WHAT IS NEEDED
Working from the line that contains "How far from the photographic" down to the last line below, repeat each line exactly.

=== DATA SUPPLIED ===

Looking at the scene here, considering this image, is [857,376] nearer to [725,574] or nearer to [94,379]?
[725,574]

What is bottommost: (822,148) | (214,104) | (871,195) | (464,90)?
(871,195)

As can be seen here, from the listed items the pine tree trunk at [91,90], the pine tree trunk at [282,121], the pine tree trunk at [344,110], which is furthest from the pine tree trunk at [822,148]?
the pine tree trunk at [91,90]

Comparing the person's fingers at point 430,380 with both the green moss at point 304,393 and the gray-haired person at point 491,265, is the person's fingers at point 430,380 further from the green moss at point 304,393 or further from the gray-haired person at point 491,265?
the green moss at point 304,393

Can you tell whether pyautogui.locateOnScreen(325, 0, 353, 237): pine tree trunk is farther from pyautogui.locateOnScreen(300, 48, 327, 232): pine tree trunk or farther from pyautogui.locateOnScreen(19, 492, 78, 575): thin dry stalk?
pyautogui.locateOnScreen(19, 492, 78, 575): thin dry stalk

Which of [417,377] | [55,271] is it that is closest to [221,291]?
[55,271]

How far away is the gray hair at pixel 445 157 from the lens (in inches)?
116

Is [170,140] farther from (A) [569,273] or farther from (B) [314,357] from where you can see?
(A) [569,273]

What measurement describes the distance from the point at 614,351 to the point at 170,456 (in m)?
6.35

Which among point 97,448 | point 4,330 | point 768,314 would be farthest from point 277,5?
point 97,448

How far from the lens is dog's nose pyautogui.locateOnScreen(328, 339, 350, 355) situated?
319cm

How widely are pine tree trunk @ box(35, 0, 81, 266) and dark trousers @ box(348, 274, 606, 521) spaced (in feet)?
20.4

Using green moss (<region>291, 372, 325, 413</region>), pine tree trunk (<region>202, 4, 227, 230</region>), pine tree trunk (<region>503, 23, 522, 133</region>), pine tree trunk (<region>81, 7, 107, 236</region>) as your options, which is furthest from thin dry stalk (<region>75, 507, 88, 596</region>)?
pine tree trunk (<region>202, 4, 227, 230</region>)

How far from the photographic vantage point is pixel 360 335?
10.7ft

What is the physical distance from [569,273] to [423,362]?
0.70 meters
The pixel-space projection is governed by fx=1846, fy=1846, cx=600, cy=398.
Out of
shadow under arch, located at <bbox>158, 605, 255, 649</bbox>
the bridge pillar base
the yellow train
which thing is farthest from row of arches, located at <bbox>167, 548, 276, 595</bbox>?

===

EXERCISE RESULT
How far from the photographic vantage point is pixel 360 335?
10.7ft

What is the physical distance from [569,273] to [423,362]?
0.70 meters
The pixel-space projection is governed by fx=1846, fy=1846, cx=600, cy=398.
Out of
shadow under arch, located at <bbox>158, 605, 255, 649</bbox>
the bridge pillar base
the yellow train
which thing is farthest from row of arches, located at <bbox>167, 548, 276, 595</bbox>?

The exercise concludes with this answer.